# Words

In this notebook we will learn how to calculate word frequencies and lexical diversity, also known as type to token ratio (TTR), and we will experiment with frequency plots.

##### Hint: Check sections 1.3 and  2.1-2 in the Bird et al. (2009) book.

## 1) Text as word lists, counting tokens and types

Start by looking at the following lines of code and explaining what they do.

In [1]:
text1 = "my friend was bored at my concert . I insisted that they did not come ."
text2 = "he gazed and gazed and gazed . amazed amazed amazed"

In [2]:
text1

'my friend was bored at my concert . I insisted that they did not come .'

In [3]:
text2

'he gazed and gazed and gazed . amazed amazed amazed'

In [4]:
text1v = text1.split()
text1v

['my',
 'friend',
 'was',
 'bored',
 'at',
 'my',
 'concert',
 '.',
 'I',
 'insisted',
 'that',
 'they',
 'did',
 'not',
 'come',
 '.']

In [5]:
text2v = text2.split()
text2v

['he',
 'gazed',
 'and',
 'gazed',
 'and',
 'gazed',
 '.',
 'amazed',
 'amazed',
 'amazed']

Now it's your turn to calculate how many words are in each text, their vocabulary size and their lexical diversity.

In [20]:
#YOUR CODE HERE
words1 = len(text1v)
words2 = len(text2v)

type1 = len(set(text1v))
type2 = len(set(text2v))

print(words1, type1, float(type1/words1))
print(words2, type2, float(type2/words2))


16 14 0.875
10 5 0.5


## 2) Using NLTK text corpora

The command below loads the packages/libraries called `nltk` and `matplotlib`. You have to download them before running the code.

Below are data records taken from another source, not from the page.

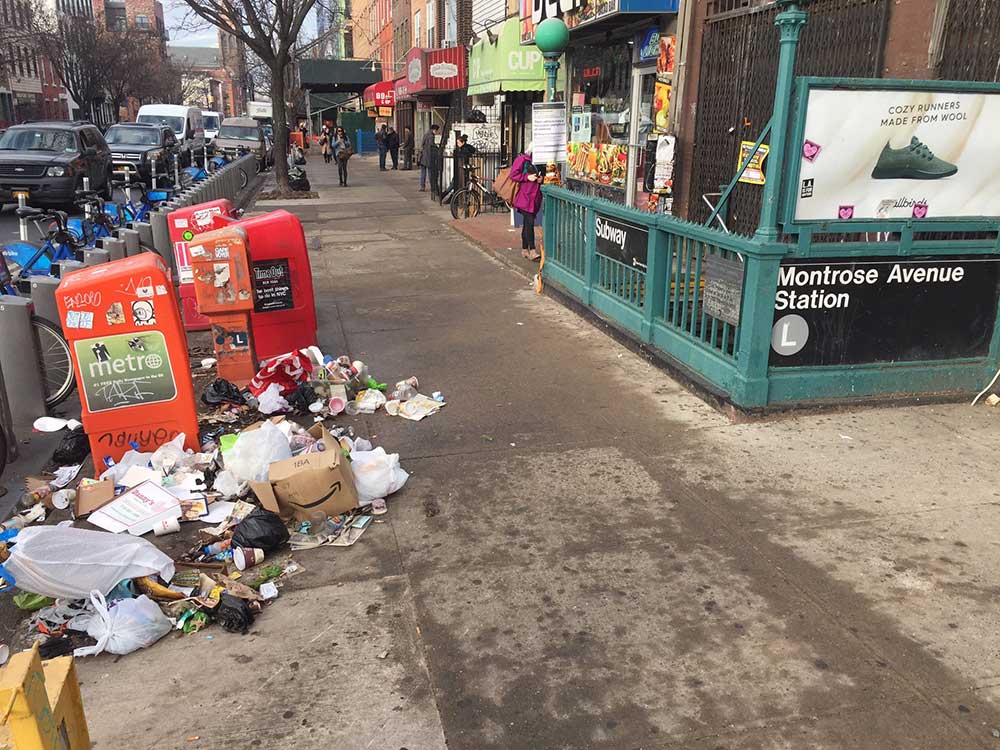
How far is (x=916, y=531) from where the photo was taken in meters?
4.24

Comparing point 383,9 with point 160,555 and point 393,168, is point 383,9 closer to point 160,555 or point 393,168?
point 393,168

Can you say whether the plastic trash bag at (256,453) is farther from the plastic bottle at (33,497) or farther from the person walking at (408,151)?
the person walking at (408,151)

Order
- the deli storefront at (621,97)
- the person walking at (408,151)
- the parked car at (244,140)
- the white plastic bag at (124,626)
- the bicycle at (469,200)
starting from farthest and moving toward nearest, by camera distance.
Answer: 1. the person walking at (408,151)
2. the parked car at (244,140)
3. the bicycle at (469,200)
4. the deli storefront at (621,97)
5. the white plastic bag at (124,626)

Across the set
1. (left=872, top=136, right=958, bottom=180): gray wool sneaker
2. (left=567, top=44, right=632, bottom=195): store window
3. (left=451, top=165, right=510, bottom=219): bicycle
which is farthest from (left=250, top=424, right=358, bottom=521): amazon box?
(left=451, top=165, right=510, bottom=219): bicycle

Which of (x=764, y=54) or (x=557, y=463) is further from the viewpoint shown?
(x=764, y=54)

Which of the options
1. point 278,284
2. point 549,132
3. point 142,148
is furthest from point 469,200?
point 142,148

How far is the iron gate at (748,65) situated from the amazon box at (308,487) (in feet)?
19.7

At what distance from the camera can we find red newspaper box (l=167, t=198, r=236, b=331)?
8539mm

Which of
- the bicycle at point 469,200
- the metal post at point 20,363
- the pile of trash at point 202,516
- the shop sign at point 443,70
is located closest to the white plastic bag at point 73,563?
the pile of trash at point 202,516

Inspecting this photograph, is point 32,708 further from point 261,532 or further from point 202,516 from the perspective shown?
point 202,516

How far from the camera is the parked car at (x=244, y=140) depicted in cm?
3459

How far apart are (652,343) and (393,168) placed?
31670 millimetres

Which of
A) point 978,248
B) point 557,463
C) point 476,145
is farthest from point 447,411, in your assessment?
point 476,145

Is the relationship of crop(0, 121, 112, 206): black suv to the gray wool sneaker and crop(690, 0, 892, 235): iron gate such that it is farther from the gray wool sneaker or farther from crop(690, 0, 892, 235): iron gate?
the gray wool sneaker
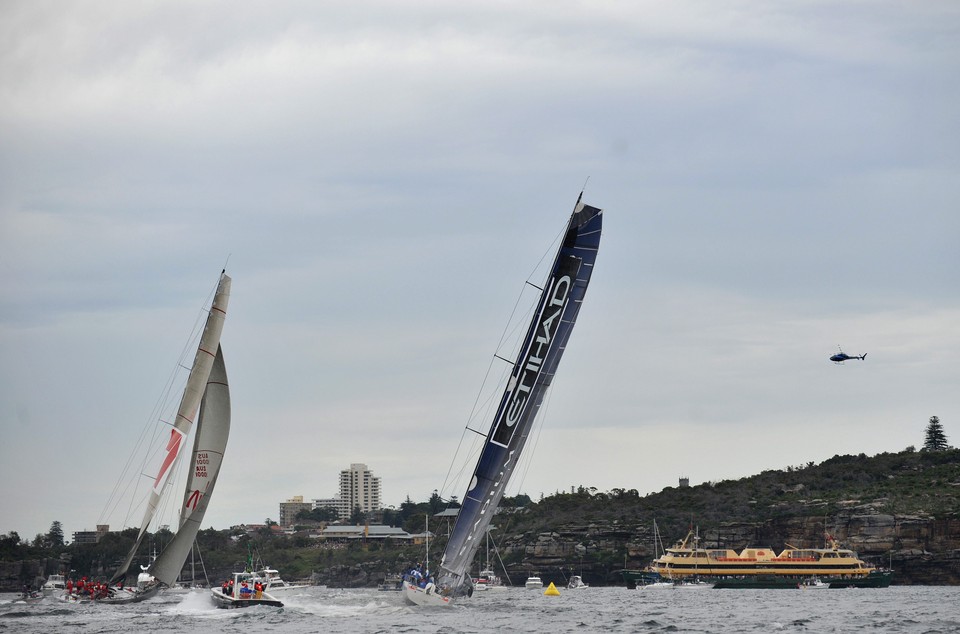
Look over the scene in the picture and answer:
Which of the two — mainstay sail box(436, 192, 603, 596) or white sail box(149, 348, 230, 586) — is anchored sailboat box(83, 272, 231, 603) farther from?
mainstay sail box(436, 192, 603, 596)

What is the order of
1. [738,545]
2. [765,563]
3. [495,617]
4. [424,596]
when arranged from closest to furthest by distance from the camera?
[495,617]
[424,596]
[765,563]
[738,545]

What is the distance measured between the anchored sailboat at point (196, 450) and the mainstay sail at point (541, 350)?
1740cm

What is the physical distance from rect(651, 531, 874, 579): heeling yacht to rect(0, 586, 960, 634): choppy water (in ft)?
127

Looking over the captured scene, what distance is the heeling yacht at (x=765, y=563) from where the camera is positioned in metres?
107

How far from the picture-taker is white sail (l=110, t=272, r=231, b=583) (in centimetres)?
6119

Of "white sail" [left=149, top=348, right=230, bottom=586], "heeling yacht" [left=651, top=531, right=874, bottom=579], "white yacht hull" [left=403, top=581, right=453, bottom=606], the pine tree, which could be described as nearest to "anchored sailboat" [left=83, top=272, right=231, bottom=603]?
"white sail" [left=149, top=348, right=230, bottom=586]

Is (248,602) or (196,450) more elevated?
(196,450)

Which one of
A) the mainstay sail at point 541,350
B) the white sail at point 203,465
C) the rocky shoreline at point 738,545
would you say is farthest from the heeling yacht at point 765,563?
the mainstay sail at point 541,350

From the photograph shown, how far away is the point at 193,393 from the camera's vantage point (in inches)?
2437

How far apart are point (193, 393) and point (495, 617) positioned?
798 inches

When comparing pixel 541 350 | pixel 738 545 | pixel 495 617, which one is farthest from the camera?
pixel 738 545

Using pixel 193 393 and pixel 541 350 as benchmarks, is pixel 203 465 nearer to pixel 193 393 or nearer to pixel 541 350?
pixel 193 393

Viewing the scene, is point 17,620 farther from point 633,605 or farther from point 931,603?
point 931,603

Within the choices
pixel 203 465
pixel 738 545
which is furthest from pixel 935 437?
pixel 203 465
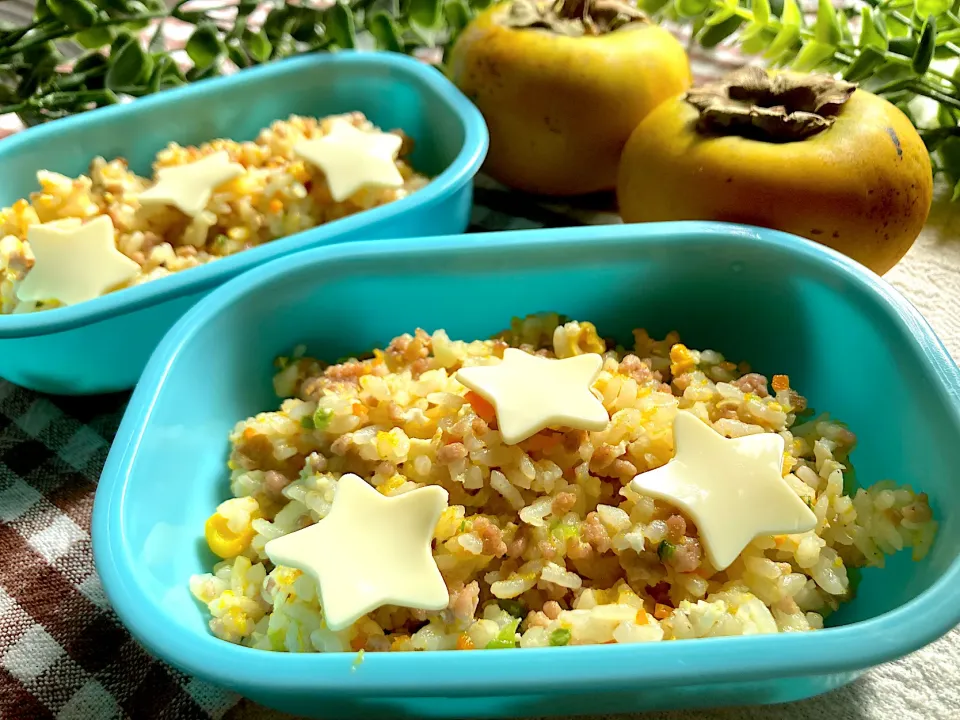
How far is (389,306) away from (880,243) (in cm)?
64

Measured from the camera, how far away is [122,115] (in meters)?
1.27

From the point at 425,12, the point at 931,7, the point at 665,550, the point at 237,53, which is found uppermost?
the point at 931,7

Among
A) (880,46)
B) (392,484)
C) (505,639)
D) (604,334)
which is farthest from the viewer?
(880,46)

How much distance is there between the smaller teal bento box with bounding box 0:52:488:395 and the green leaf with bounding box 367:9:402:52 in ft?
0.29

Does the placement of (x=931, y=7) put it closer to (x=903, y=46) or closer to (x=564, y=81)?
(x=903, y=46)

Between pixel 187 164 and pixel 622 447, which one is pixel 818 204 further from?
pixel 187 164

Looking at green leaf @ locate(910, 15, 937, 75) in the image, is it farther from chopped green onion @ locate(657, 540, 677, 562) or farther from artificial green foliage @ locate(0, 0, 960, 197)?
chopped green onion @ locate(657, 540, 677, 562)

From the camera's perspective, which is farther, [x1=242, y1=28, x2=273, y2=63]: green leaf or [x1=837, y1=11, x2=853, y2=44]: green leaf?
[x1=242, y1=28, x2=273, y2=63]: green leaf

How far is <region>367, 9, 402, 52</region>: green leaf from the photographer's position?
4.67 ft

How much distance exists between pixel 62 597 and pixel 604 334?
0.72 meters

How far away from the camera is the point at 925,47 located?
1.14m

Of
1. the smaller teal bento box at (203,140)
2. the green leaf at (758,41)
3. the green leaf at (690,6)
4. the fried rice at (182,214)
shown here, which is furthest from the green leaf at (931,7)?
the fried rice at (182,214)

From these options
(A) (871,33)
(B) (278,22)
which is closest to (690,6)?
(A) (871,33)

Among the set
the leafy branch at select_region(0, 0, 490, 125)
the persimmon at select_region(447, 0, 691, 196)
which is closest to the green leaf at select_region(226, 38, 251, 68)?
the leafy branch at select_region(0, 0, 490, 125)
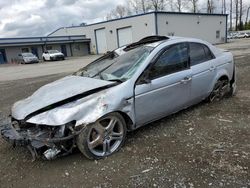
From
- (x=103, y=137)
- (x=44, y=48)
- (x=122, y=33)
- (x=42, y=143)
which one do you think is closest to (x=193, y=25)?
(x=122, y=33)

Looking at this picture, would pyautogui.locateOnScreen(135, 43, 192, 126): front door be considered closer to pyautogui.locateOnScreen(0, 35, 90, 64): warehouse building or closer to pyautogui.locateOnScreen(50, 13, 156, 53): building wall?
pyautogui.locateOnScreen(50, 13, 156, 53): building wall

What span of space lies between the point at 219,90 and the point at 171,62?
177 cm

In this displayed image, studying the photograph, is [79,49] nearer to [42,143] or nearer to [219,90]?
[219,90]

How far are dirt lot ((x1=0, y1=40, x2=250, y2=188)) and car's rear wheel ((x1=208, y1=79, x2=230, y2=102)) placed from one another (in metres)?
0.94

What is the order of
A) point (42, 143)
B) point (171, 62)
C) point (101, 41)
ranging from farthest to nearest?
point (101, 41) < point (171, 62) < point (42, 143)

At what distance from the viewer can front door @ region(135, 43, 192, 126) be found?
364 cm

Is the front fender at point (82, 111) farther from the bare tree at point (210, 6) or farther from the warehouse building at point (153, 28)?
the bare tree at point (210, 6)

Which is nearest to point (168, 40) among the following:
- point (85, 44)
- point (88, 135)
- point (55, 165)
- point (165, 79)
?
point (165, 79)

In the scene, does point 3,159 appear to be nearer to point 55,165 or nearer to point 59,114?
point 55,165

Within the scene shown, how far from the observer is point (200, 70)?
4527mm

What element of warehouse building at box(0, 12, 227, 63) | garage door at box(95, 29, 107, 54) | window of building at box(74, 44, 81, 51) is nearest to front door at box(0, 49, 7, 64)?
warehouse building at box(0, 12, 227, 63)

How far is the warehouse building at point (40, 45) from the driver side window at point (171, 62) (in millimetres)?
36539

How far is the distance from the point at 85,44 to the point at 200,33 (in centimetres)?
2078

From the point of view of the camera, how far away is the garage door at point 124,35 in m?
35.3
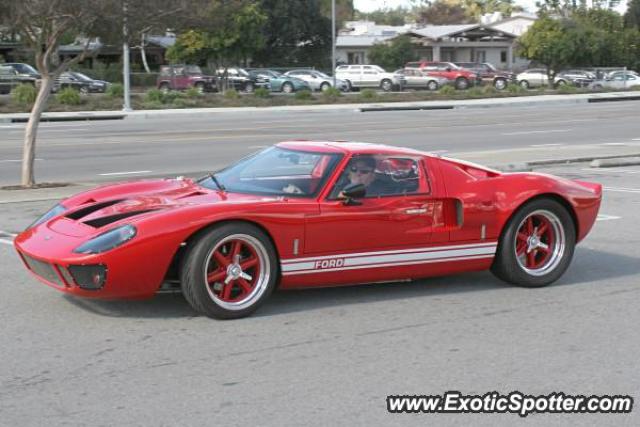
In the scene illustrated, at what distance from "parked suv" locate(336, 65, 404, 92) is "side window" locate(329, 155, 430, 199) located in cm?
5113

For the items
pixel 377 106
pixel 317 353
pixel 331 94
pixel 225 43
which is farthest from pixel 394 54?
pixel 317 353

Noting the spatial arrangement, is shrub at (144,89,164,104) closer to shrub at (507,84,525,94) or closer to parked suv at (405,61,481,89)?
shrub at (507,84,525,94)

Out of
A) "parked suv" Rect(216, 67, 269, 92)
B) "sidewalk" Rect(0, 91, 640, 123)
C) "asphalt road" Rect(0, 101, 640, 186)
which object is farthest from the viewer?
"parked suv" Rect(216, 67, 269, 92)

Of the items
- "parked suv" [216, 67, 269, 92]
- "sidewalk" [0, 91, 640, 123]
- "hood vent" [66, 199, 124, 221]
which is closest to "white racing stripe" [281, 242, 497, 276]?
"hood vent" [66, 199, 124, 221]

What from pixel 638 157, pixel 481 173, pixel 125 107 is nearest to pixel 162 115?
pixel 125 107

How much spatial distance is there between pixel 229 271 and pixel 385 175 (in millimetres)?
1528

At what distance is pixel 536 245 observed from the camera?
317 inches

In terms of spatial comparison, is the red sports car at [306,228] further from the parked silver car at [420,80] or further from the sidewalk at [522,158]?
the parked silver car at [420,80]

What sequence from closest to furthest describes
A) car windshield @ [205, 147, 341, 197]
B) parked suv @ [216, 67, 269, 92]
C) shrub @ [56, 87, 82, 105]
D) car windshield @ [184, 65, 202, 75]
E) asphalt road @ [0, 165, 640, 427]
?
asphalt road @ [0, 165, 640, 427] → car windshield @ [205, 147, 341, 197] → shrub @ [56, 87, 82, 105] → car windshield @ [184, 65, 202, 75] → parked suv @ [216, 67, 269, 92]

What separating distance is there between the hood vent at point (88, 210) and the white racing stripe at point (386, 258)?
1.41m

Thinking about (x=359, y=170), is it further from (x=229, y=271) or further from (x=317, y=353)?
(x=317, y=353)

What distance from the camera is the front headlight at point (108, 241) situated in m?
6.42

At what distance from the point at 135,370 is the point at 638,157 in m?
15.5

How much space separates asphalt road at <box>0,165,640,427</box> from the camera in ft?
16.6
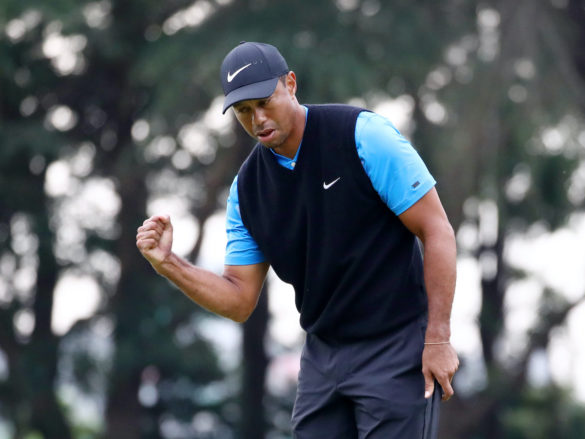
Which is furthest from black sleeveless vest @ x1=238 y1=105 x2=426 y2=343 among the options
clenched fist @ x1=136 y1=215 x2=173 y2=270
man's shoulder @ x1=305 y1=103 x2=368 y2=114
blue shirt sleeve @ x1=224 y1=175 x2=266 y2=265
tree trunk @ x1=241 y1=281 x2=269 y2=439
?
tree trunk @ x1=241 y1=281 x2=269 y2=439

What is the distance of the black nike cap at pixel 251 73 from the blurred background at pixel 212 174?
28.6ft

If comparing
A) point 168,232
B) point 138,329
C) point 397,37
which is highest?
point 397,37

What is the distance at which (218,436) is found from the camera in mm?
19156

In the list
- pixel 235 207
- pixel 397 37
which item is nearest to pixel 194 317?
pixel 397 37

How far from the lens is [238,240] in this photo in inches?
153

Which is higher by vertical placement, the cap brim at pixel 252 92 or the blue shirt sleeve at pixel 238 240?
the cap brim at pixel 252 92

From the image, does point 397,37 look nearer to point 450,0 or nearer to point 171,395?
point 450,0

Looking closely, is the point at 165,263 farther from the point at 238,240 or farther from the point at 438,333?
the point at 438,333

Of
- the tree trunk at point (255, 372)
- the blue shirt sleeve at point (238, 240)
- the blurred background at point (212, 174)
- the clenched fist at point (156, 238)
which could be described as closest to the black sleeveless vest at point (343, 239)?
the blue shirt sleeve at point (238, 240)

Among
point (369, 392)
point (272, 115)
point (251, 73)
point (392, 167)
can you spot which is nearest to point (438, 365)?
point (369, 392)

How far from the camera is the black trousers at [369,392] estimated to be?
348 cm

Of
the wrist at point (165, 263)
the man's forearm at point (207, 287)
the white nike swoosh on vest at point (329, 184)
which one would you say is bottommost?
the man's forearm at point (207, 287)

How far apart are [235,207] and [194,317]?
13.7 m

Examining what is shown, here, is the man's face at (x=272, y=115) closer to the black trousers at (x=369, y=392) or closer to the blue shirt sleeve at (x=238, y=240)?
the blue shirt sleeve at (x=238, y=240)
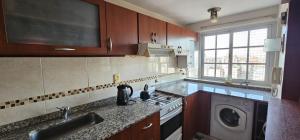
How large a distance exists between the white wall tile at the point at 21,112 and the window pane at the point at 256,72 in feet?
9.79

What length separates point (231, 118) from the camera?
2.07m

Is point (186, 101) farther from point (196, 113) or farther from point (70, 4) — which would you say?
point (70, 4)

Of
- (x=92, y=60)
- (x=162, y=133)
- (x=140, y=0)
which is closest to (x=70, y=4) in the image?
(x=92, y=60)

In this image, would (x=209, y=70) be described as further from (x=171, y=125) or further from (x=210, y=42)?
(x=171, y=125)

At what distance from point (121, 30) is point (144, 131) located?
3.34ft

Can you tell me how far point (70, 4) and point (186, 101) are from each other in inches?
67.4

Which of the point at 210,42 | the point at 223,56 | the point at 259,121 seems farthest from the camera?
the point at 210,42

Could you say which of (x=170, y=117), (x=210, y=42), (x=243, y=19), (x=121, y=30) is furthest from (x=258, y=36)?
(x=121, y=30)

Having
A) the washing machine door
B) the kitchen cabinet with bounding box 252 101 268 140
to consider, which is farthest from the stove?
the kitchen cabinet with bounding box 252 101 268 140

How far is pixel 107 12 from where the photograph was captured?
124 centimetres

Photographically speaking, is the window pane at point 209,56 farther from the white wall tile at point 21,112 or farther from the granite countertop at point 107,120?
the white wall tile at point 21,112

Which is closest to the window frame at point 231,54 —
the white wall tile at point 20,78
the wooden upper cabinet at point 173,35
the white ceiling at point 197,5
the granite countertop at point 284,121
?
the white ceiling at point 197,5

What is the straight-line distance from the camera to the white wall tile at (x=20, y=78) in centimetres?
100

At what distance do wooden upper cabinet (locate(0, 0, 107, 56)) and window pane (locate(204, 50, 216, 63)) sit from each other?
2326 mm
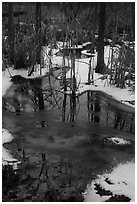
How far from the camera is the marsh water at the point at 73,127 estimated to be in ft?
12.2

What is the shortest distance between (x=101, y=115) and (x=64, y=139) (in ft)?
3.55

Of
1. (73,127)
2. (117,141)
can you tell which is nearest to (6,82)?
(73,127)

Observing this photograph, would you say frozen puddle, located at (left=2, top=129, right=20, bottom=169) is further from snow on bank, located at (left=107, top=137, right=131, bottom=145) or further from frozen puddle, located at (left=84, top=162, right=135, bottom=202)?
snow on bank, located at (left=107, top=137, right=131, bottom=145)

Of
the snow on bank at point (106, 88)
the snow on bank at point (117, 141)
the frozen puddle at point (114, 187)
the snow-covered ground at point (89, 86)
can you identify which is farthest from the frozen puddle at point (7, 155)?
the snow on bank at point (106, 88)

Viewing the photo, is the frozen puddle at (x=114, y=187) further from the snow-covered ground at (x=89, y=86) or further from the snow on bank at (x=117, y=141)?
the snow-covered ground at (x=89, y=86)

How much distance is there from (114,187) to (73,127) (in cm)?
149

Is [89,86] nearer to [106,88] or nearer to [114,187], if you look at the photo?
[106,88]

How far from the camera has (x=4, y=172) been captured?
131 inches

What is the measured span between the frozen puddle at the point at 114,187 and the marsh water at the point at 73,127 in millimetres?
102

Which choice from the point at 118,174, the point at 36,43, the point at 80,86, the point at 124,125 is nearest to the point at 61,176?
the point at 118,174

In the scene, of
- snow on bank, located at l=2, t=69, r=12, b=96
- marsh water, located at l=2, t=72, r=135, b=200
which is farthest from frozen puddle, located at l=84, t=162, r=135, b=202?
snow on bank, located at l=2, t=69, r=12, b=96

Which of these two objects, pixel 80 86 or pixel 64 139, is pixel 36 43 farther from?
pixel 64 139

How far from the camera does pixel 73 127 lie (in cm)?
455

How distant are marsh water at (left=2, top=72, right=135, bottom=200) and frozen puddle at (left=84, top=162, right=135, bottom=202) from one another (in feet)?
0.33
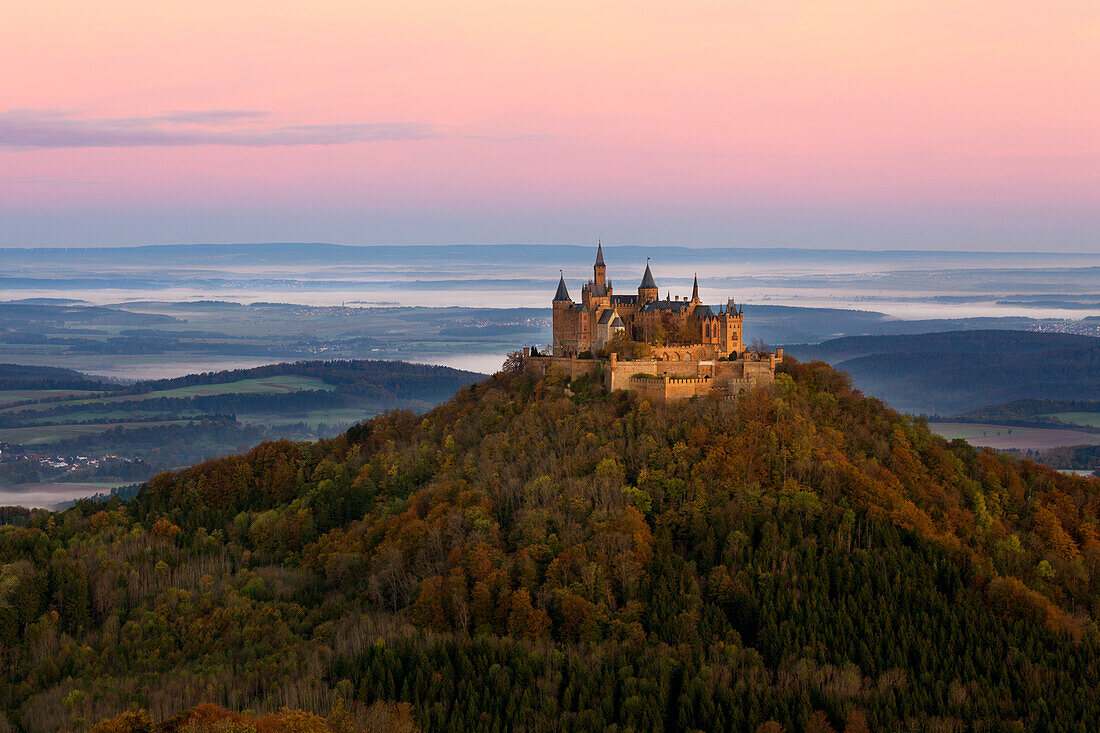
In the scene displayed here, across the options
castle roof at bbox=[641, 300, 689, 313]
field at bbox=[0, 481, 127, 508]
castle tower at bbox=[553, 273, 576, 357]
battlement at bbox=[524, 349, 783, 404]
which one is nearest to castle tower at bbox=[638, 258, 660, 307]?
castle roof at bbox=[641, 300, 689, 313]

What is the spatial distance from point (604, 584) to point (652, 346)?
21.5 meters

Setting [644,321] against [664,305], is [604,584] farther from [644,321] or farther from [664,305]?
[664,305]

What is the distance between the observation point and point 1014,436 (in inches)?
7224

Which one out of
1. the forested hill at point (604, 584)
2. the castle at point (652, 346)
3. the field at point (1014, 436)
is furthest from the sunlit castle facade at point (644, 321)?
the field at point (1014, 436)

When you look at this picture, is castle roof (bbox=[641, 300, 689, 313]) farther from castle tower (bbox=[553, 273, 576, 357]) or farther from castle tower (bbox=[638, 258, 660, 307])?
castle tower (bbox=[553, 273, 576, 357])

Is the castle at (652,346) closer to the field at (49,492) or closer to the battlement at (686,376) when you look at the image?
the battlement at (686,376)

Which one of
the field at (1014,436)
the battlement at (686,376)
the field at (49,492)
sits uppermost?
the battlement at (686,376)

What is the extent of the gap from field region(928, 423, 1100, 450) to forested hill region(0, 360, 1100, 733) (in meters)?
91.7

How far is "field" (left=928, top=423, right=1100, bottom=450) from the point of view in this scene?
17300cm

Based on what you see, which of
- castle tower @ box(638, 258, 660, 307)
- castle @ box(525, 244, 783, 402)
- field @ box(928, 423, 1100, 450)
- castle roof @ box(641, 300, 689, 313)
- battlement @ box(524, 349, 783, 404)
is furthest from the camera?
field @ box(928, 423, 1100, 450)

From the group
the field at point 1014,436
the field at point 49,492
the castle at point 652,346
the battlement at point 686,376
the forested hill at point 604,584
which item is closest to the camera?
the forested hill at point 604,584

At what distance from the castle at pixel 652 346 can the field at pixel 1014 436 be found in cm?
9545

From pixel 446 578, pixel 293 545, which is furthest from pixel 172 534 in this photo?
pixel 446 578

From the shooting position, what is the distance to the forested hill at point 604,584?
187 feet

If you get an error that says the following:

`ModuleNotFoundError: No module named 'nltk'`

and/or

`ModuleNotFoundError: No module named 'matplotlib'`

that means that you need to install them. [This website](https://docs.anaconda.com/anaconda/navigator/tutorials/manage-packages/) explains how to install packages in Anaconda. There are other ways of installing packages, but we believe this is the most user friendly.

In [8]:
import nltk

from matplotlib import pyplot as plt
%matplotlib inline

If you do not see any output, that means that NLTK is properly imported and we can start playing with it!

The following command downloads the book corpus from NLTK.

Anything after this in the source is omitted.